AIM:
Take the line containing "What is the precise" and all lines after it to the end of the records, and output them exactly.
^^^^^^^^^^^^^^^^
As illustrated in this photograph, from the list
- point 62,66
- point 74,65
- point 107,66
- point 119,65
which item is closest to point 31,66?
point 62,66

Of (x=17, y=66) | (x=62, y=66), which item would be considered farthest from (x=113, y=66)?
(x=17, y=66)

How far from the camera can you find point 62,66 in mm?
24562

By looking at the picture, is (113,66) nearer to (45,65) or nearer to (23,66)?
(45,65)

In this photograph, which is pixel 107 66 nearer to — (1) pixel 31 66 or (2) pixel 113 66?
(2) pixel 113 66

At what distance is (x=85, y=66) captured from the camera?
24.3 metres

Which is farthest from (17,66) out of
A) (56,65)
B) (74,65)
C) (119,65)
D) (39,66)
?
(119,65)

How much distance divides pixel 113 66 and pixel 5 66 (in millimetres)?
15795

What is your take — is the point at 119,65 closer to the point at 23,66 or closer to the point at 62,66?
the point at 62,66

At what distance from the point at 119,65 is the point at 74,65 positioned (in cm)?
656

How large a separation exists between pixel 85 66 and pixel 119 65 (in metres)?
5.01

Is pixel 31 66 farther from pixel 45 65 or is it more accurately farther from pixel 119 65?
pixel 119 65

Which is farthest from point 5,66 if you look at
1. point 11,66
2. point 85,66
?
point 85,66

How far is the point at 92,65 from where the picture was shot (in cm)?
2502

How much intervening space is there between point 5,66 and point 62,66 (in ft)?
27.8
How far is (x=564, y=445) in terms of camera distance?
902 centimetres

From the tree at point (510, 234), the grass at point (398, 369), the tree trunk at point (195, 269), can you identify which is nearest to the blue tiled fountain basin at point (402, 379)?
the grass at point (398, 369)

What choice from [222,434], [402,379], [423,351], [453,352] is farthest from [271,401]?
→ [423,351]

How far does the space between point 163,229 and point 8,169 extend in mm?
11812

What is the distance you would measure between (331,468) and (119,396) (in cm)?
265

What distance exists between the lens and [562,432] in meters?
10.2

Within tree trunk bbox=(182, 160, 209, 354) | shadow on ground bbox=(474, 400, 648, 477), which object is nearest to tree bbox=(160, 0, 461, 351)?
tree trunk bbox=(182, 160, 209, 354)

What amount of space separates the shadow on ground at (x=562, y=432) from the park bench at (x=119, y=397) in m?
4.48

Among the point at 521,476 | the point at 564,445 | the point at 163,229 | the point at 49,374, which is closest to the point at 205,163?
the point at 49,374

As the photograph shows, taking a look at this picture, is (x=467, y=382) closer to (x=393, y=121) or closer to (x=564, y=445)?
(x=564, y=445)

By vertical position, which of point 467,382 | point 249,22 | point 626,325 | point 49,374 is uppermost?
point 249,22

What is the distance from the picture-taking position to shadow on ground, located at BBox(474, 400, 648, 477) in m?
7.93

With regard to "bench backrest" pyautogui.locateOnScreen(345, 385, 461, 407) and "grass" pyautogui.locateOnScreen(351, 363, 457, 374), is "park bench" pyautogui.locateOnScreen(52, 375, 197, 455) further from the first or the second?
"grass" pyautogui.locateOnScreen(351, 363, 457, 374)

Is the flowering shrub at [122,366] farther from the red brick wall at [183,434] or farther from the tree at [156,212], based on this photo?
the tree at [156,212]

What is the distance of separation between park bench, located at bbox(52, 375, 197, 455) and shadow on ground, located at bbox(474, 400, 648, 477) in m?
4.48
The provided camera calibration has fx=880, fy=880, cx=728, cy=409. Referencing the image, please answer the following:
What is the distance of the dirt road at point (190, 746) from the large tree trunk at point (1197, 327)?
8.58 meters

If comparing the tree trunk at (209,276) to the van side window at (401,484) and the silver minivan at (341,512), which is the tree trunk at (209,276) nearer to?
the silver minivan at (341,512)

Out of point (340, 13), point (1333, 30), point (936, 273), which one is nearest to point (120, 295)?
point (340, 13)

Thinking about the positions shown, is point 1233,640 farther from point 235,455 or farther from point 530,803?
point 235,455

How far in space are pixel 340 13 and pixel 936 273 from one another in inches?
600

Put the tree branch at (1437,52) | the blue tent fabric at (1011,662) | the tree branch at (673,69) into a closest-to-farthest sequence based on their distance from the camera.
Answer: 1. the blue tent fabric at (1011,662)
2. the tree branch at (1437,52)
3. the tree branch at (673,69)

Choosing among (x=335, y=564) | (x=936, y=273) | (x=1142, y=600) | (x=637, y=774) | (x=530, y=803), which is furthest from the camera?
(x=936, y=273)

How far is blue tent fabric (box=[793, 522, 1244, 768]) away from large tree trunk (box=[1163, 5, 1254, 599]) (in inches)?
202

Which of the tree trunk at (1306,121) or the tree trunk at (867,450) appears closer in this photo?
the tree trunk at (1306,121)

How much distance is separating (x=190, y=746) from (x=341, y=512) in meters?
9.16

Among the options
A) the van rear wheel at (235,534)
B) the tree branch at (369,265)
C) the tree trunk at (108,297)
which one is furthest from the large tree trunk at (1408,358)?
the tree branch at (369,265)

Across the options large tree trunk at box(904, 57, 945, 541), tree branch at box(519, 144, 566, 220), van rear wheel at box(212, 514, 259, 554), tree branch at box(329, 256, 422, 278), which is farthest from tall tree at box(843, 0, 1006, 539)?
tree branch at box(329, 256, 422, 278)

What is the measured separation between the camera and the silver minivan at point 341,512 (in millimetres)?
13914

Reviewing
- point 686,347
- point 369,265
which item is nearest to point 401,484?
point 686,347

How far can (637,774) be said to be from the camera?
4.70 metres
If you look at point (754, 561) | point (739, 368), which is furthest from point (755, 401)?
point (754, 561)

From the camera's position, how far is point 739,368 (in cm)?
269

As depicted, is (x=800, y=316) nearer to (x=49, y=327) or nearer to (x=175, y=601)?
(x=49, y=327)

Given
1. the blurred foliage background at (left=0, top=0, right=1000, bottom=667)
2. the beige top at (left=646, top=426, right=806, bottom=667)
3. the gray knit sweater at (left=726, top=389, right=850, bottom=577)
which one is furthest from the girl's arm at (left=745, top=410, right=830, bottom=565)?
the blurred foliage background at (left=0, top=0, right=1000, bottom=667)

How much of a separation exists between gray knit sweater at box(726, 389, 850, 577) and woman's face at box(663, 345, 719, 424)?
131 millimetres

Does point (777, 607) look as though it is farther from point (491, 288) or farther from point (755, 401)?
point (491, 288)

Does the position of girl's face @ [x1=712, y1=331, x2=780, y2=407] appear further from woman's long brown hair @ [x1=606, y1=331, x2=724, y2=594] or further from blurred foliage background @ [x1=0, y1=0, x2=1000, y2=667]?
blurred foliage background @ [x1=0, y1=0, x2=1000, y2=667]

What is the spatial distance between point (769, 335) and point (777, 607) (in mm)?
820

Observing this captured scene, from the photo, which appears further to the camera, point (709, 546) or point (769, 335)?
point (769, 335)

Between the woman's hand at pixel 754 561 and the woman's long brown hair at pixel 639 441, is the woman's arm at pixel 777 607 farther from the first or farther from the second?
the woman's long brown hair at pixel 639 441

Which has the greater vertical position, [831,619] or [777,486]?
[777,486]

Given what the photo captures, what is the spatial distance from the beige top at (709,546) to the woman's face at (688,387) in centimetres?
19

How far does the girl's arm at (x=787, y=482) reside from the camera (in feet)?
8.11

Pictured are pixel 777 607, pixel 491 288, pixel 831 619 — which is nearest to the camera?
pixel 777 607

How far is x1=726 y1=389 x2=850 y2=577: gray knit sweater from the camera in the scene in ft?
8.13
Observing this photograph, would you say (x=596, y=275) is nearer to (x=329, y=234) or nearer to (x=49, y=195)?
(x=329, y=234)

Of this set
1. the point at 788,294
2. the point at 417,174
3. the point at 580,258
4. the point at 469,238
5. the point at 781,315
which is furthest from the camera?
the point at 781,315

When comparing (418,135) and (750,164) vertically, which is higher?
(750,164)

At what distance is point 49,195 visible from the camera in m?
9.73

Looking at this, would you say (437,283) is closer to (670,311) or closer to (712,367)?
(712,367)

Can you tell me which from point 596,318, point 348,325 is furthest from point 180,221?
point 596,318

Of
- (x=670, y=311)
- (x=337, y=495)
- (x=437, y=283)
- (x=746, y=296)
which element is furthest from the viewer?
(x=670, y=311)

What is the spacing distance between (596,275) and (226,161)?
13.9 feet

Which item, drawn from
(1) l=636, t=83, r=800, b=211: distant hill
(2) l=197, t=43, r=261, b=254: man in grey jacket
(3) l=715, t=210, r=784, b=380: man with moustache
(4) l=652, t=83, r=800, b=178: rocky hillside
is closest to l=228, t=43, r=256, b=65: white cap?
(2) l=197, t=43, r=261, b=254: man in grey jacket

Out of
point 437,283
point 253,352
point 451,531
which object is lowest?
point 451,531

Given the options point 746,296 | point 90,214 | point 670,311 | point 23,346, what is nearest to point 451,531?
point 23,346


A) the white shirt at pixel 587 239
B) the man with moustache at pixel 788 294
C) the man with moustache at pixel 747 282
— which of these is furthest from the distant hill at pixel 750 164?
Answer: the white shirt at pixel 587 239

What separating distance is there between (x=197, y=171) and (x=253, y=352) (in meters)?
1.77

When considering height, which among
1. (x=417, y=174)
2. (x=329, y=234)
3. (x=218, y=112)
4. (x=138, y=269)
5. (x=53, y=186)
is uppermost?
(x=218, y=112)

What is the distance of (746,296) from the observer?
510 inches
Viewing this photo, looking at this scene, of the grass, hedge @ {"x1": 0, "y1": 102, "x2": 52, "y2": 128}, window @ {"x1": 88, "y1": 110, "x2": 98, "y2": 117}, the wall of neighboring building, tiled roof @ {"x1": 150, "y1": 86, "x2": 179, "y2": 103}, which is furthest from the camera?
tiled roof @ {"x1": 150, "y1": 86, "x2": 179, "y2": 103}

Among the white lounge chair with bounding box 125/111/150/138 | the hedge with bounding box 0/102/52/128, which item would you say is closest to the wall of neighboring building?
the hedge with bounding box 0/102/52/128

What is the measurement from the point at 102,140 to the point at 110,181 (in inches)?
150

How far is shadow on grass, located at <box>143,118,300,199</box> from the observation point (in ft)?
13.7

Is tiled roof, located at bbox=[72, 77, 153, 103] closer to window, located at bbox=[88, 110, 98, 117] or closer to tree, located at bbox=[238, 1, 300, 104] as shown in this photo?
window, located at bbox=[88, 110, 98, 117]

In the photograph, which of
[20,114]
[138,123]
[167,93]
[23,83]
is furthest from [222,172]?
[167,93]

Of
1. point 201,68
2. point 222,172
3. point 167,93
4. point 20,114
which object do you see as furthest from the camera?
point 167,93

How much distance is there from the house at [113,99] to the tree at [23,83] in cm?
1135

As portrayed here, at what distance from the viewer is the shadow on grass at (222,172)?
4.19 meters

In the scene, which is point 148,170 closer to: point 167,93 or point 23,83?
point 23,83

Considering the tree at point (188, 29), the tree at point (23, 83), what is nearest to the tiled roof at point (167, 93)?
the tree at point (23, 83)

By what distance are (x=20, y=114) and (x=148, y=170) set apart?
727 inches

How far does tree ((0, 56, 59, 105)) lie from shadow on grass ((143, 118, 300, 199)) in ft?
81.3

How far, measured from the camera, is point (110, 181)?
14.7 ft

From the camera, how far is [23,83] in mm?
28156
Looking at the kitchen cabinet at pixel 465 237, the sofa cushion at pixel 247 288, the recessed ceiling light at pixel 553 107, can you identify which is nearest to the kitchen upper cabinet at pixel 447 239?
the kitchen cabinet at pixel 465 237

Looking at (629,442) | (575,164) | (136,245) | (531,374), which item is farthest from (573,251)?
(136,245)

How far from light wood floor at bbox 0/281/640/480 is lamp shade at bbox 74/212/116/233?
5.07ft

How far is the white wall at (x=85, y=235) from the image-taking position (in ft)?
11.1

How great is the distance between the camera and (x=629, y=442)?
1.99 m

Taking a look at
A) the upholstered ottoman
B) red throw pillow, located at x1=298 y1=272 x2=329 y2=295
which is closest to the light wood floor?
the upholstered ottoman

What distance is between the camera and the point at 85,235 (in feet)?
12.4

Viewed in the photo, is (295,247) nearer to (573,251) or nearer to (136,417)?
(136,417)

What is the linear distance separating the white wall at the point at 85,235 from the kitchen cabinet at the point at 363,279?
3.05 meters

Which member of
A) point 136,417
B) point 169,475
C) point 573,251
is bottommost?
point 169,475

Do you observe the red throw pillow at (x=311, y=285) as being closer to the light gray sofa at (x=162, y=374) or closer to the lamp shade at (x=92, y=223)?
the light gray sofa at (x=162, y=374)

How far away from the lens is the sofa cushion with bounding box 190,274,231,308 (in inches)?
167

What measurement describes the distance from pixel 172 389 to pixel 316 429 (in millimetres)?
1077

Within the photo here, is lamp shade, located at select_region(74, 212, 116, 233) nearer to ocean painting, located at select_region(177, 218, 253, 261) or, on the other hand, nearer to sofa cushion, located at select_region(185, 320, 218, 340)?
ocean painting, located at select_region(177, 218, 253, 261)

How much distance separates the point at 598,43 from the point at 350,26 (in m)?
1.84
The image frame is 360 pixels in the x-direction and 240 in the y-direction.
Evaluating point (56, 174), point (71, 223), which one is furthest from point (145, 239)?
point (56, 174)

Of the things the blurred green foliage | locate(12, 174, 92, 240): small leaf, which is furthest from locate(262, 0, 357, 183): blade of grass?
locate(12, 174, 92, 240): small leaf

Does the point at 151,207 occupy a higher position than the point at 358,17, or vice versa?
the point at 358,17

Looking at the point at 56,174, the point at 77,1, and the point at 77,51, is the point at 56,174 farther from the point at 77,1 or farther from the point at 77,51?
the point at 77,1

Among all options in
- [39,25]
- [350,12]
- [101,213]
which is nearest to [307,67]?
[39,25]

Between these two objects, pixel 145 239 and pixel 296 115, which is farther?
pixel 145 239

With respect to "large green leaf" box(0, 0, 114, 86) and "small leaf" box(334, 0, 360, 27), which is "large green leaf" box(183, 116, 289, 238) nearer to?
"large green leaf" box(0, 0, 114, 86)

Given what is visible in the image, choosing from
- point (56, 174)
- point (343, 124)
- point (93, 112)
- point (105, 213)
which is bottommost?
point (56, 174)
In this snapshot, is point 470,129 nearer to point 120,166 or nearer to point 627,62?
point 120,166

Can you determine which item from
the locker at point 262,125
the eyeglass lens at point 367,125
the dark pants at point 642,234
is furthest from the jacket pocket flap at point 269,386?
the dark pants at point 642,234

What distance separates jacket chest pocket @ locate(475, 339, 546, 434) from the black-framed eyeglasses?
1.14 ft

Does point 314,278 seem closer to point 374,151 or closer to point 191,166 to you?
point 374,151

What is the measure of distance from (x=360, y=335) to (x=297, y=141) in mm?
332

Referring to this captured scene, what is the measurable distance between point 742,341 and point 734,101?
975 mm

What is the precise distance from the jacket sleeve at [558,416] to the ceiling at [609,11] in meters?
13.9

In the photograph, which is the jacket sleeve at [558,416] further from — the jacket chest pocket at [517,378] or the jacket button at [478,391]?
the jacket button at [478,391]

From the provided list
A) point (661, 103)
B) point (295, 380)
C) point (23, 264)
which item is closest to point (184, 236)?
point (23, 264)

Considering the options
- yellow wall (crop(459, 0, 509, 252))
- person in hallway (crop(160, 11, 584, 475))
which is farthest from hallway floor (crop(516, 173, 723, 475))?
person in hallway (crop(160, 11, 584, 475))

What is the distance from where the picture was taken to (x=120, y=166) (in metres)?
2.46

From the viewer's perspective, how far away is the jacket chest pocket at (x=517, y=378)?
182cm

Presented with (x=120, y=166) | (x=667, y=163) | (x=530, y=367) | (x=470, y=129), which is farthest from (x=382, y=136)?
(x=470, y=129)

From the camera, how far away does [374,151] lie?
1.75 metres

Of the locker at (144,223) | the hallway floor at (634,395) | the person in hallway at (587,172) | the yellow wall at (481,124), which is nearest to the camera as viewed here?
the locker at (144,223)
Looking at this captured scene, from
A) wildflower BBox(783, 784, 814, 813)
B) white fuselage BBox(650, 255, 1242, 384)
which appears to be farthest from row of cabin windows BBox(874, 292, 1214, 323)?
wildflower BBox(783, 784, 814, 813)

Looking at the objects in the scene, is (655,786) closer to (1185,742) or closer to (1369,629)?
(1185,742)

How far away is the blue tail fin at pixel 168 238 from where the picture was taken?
^^^^^^^^^^^^^^^^
WORKED ANSWER:
What is the precise distance from the jacket sleeve at [558,416] to the ceiling at [609,11] in meters?
13.9

In the photograph, which is the jacket sleeve at [558,416] further from — the jacket chest pocket at [517,378] or the jacket button at [478,391]?
the jacket button at [478,391]

From the provided list
A) point (661, 103)
B) point (295, 380)
C) point (23, 264)
which item is closest to point (184, 236)?
point (23, 264)

Considering the options
- yellow wall (crop(459, 0, 509, 252))
- person in hallway (crop(160, 11, 584, 475))
which is farthest from hallway floor (crop(516, 173, 723, 475))?
person in hallway (crop(160, 11, 584, 475))

What is the distance from where the picture was taken to (x=120, y=166) (in metres)?
2.46

From the viewer's perspective, how far away is the jacket chest pocket at (x=517, y=378)?
182cm

Presented with (x=120, y=166) | (x=667, y=163) | (x=530, y=367) | (x=470, y=129), which is farthest from (x=382, y=136)?
(x=470, y=129)

From the camera, how far away does [374,151] lie?
1.75 metres

Of the locker at (144,223) | the hallway floor at (634,395) | the person in hallway at (587,172) | the yellow wall at (481,124), which is nearest to the camera as viewed here?
the locker at (144,223)
Looking at this captured scene, from
A) wildflower BBox(783, 784, 814, 813)
B) white fuselage BBox(650, 255, 1242, 384)
which appears to be farthest from row of cabin windows BBox(874, 292, 1214, 323)?
wildflower BBox(783, 784, 814, 813)

Looking at the objects in the scene, is (655,786) closer to (1185,742) or closer to (1369,629)?
(1185,742)

How far away is the blue tail fin at pixel 168 238 from where the picture was taken?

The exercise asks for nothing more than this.